A un año de que una turba azuzada por el ex presidente Donald Trump asaltó el Capitolio estadunidense, el actual mandatario, Joe Biden, pronunció un discurso en el que acusó a su predecesor de haber “intentado impedir un traspaso pacífico del poder”. En la óptica de que dentro y fuera de Estados Unidos se vive “una lucha entre la democracia y la autocracia; entre las aspiraciones de la mayoría y la avaricia de unos pocos”, el demócrata denunció la red de mentiras sobre las elecciones de 2020 que el magnate ha creado “porque valora el poder por encima de los principios y antepone su propio interés al de su país”.
El desprecio de Trump hacia la legalidad, las formas democráticas y las mínimas normas del decoro institucional son un hecho patente desde su irrupción en la vida política; pero sería erróneo suponer que la crisis moral en la que se encuentra sumergida la sociedad estadunidense inició en 2015 –cuando el ex presentador de televisión anunció su intención de contender por la presidencia– o que fue gestada en su periodo al frente de la Casa Blanca.
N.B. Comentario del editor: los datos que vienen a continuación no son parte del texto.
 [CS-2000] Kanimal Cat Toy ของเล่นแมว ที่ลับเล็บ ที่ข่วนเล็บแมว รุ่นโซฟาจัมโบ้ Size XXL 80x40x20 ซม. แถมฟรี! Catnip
Por el contrario, el trumpismo es la consecuencia más dramática de la disfuncionalidad de larga data del sistema político estadunidense, y de la creciente incapacidad del mismo para responder a las demandas de la sociedad.
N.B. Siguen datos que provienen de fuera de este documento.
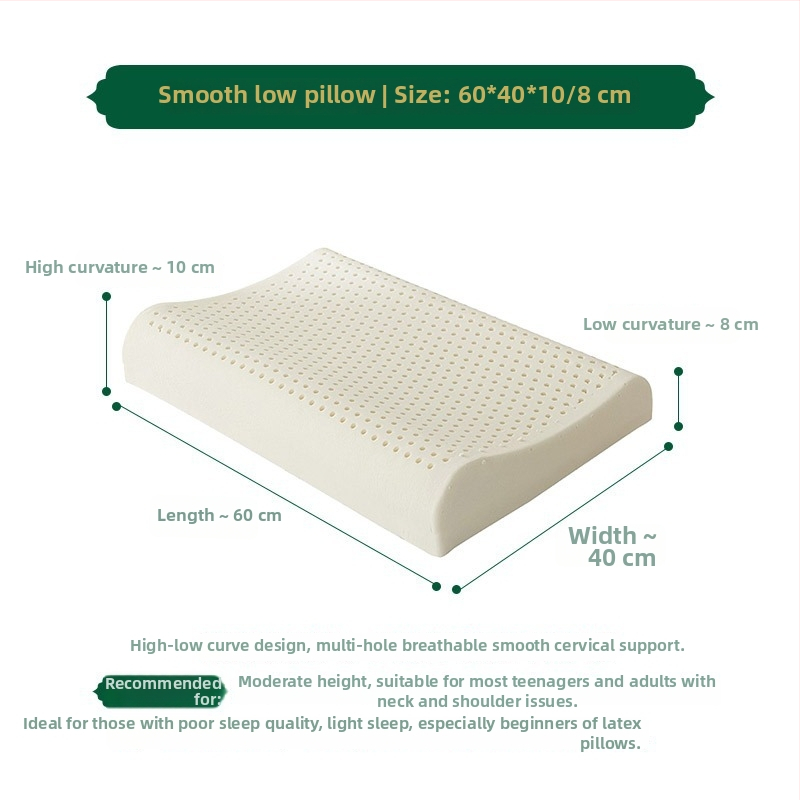 Latekspadi looduslikust lateksist, lateksisisaldus 90%+, lainetatud kuju, kootud kate, kaal 1.0–1.5 kg, täiskasvanutele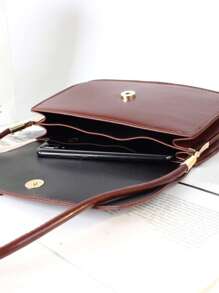 Fashion Crocodile Embossed Flap Bag Shoulder Bag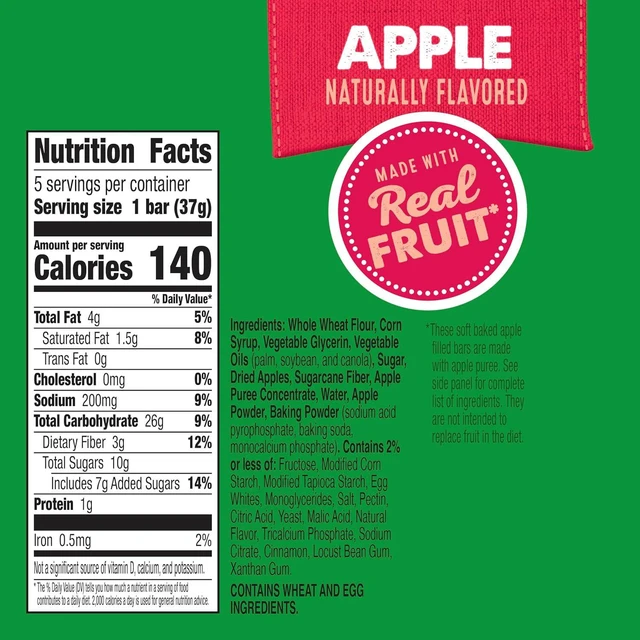 Alt view image 4 of 6 - Mott's Soft Baked Apple Filled Bars, 5 Ct, 6.55 Oz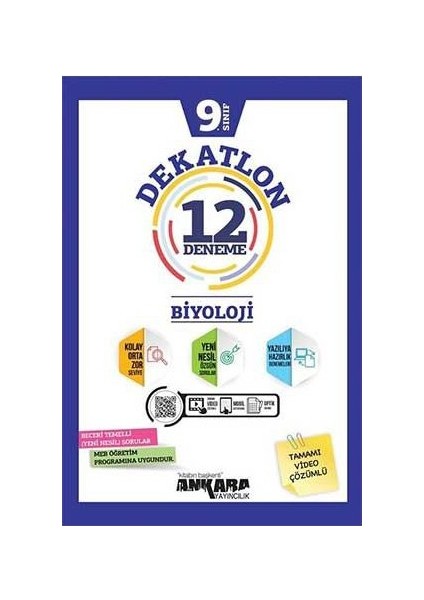 9.Sınıf Biyoloji Dekatlon 12 Deneme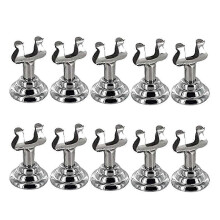 Set mini menubordjes/tafelnummerhouders voor bruiloften in restaurants, cafés en bakkerijen.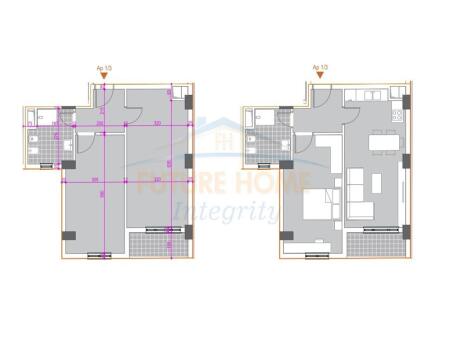Shitet, Apartament 1+1, Rruga Jordan Misja, Tiranë.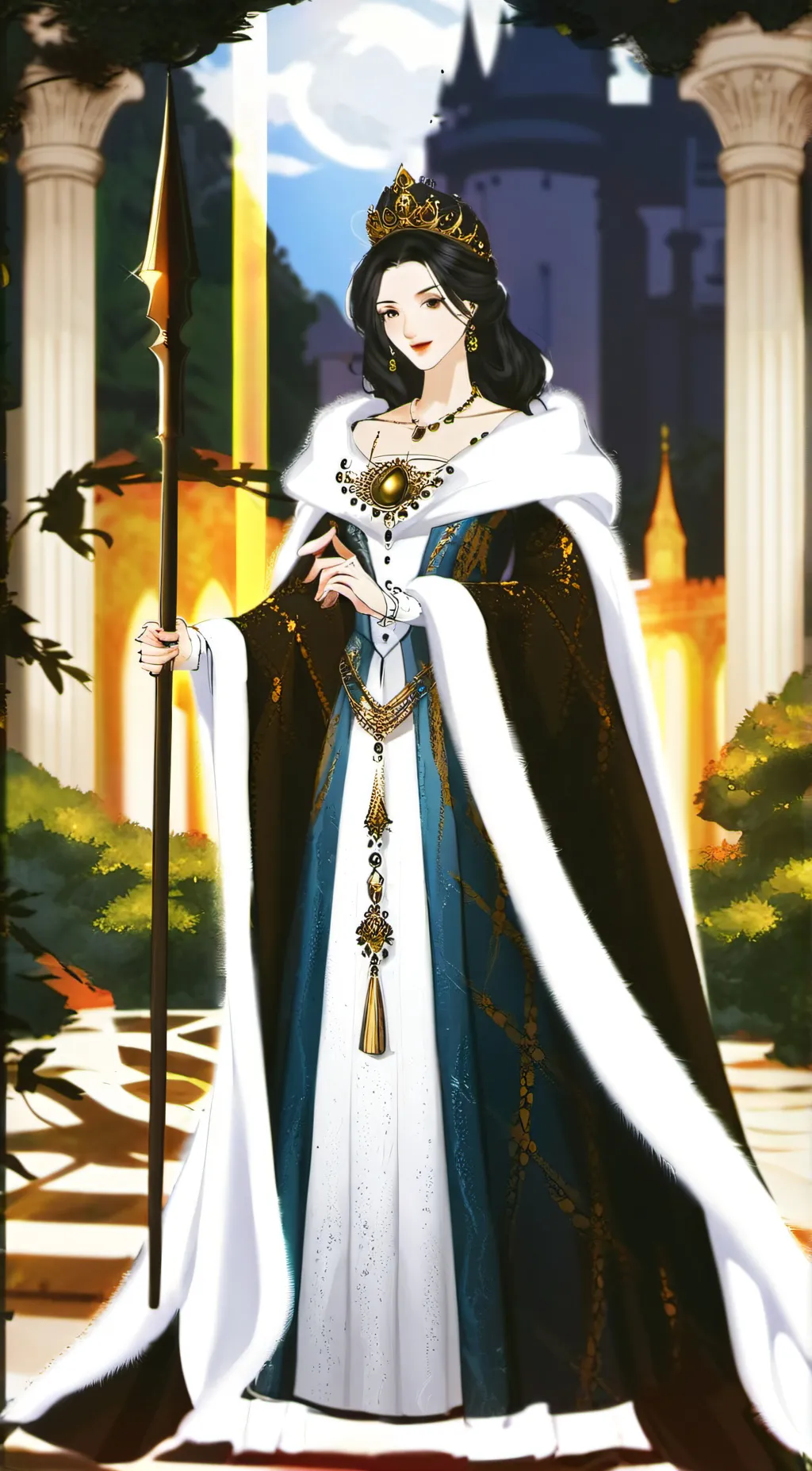 ai character: princess Nelly background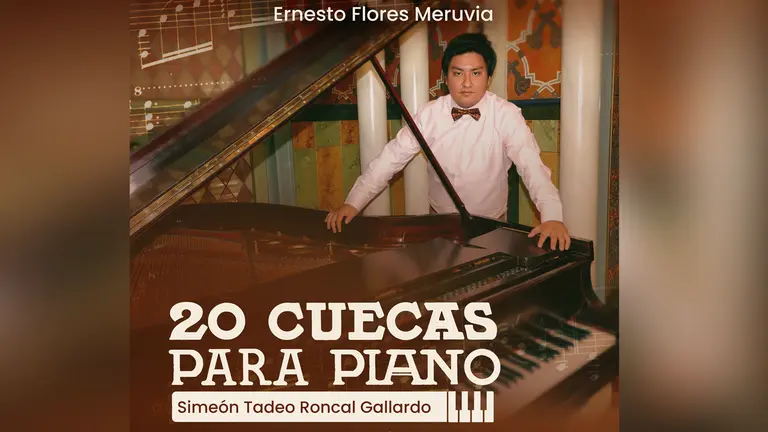 El pianista Ernesto Flores Meruvia, constituye un gran aporte para la producción discográfica y académica de la música boliviana.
Dicho sistema se ha vaciado de contenidos verdaderamente democráticos hasta quedar reducido a un espectáculo, una simulación del gobierno del pueblo. Así lo reflejan la inamovilidad de su oligarquía bipartidista y de su clase política hermética, impermeable a la realidad, o la continuidad de un modelo de votación indirecta en el cual es factible (como fue el caso del mismo Trump, pero ya había ocurrido con su correligionario George W. Bush) ganar la elección, pese a perder la mayoría de los sufragios.
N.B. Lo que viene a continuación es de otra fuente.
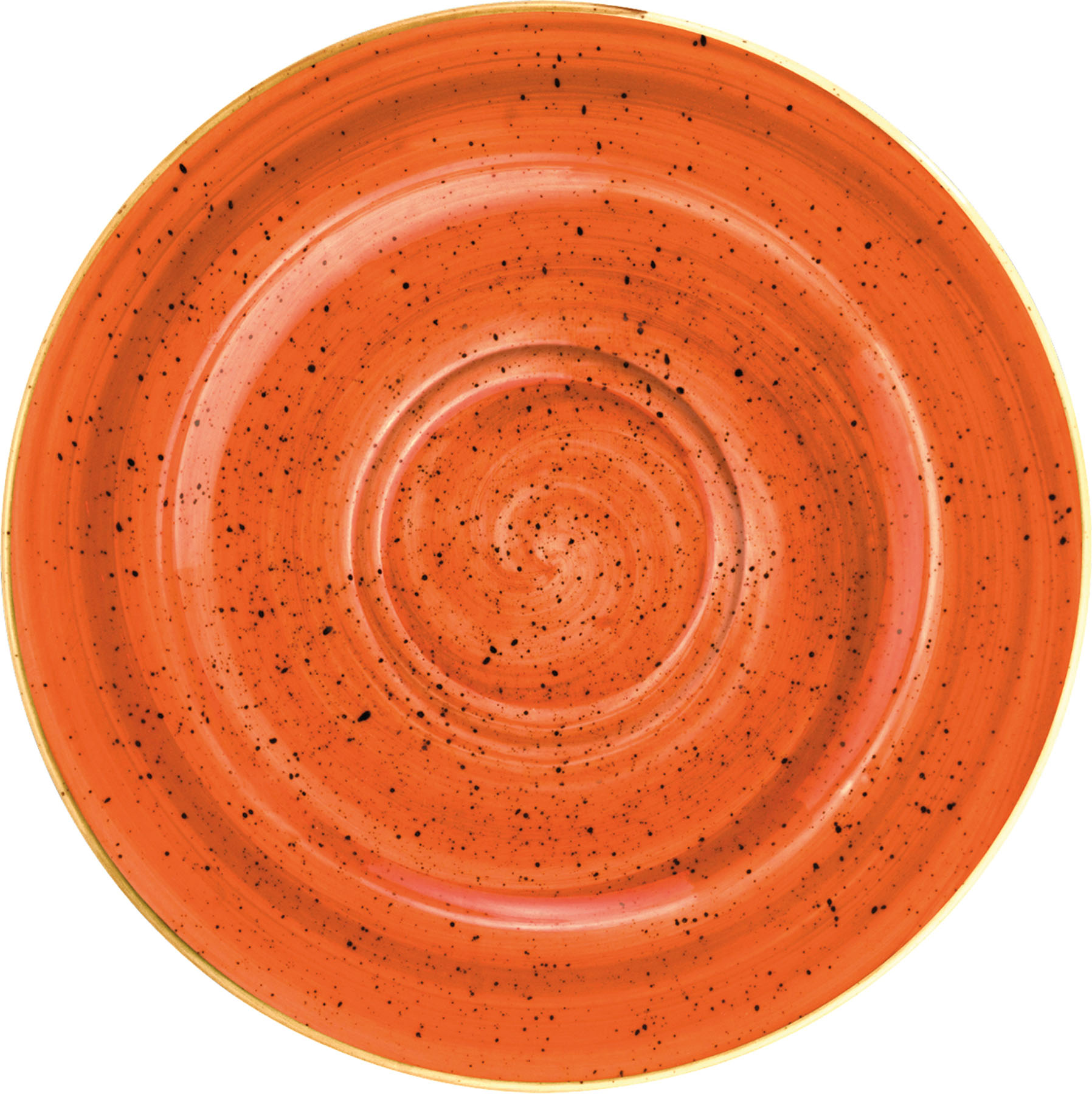 Aura, Terracotta : Gourmet Kombi-Untertasse 16 cm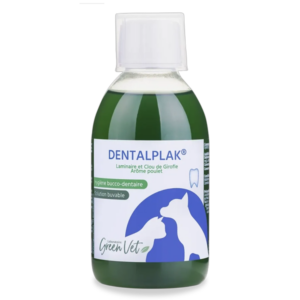 Dentalplak – Liquid toothpaste – Chicken flavor – 250 ml – Dog and cat – GREENVET
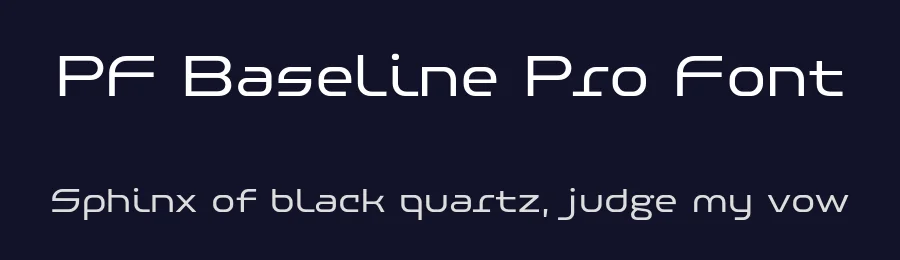 PF Baseline Pro Font by Panos Vassiliou — Sans Serif Font — thumbnail 2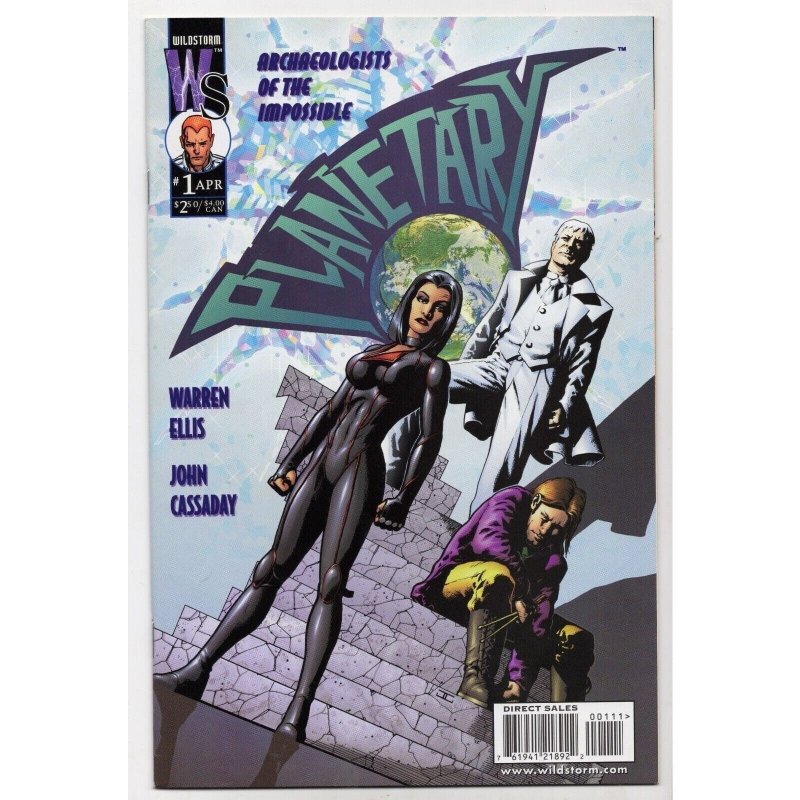Planetary #1 (DC Comics, 1999), raw comic book in NM- 9.2 condition — front cover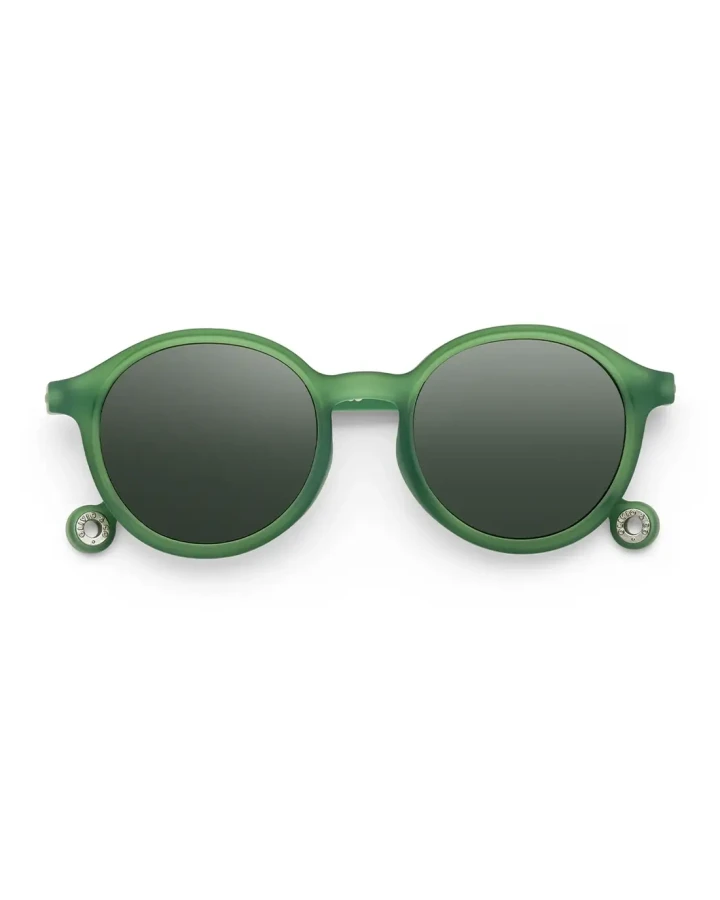 Okulary Oval Olive Green Polarized 10+ / Olivio & Co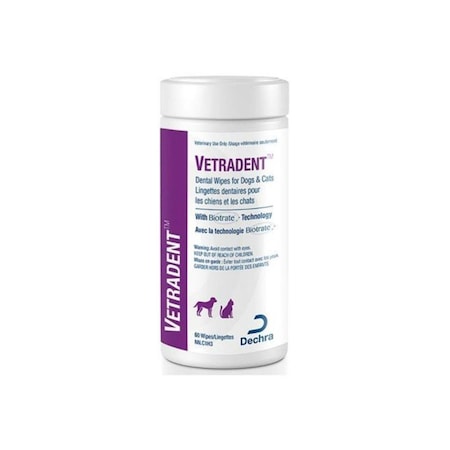 Dechra Vetradent Dental Wipes for Dogs & Cats60 Count 192959807929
Más allá de esos problemas obvios, hay una palpable discordancia entre los principios políticos declarados y la realidad social e institucional. El enorme poder de los dueños de los grandes capitales y de los medios de información dominantes para influir sobre las decisiones políticas e imponer su agenda por encima de la voluntad popular anula en la práctica la pretendida igualdad de derechos de los ciudadanos y a ello se suma un racismo estructural que mantiene a millones de personas fuera del cuerpo político. Todo ello redunda en un divorcio de tal magnitud entre clase política y sociedad que desacredita por completo al sistema y abona al surgimiento de expresiones radicales como el propio trumpismo.
No es baladí recordar que la figura de Donald Trump es producto de la crisis económica crónica en amplios sectores de la población estadunidense y de instituciones que no han estado a la altura de las necesidades sociales: sólo reconociendo en el magnate al fruto de un descontento profundo y legítimo podrá desactivarse el riesgo de que él u otro personaje usen la ira de las mayorías empobrecidas para minar los fundamentos de la democracia. En este sentido, es preciso entender que las fuerzas sociales aglutinadas por el trumpismo no serán derrotadas en la arena política, sino únicamente a través de un cambio social y político profundo, en el cual se incluya tanto el rescate de las víctimas del neoliberalismo como la revisión de valores que larvan la urgente solidaridad social, entre los que se cuentan algunos tan preciados por los estadunidenses como el individualismo.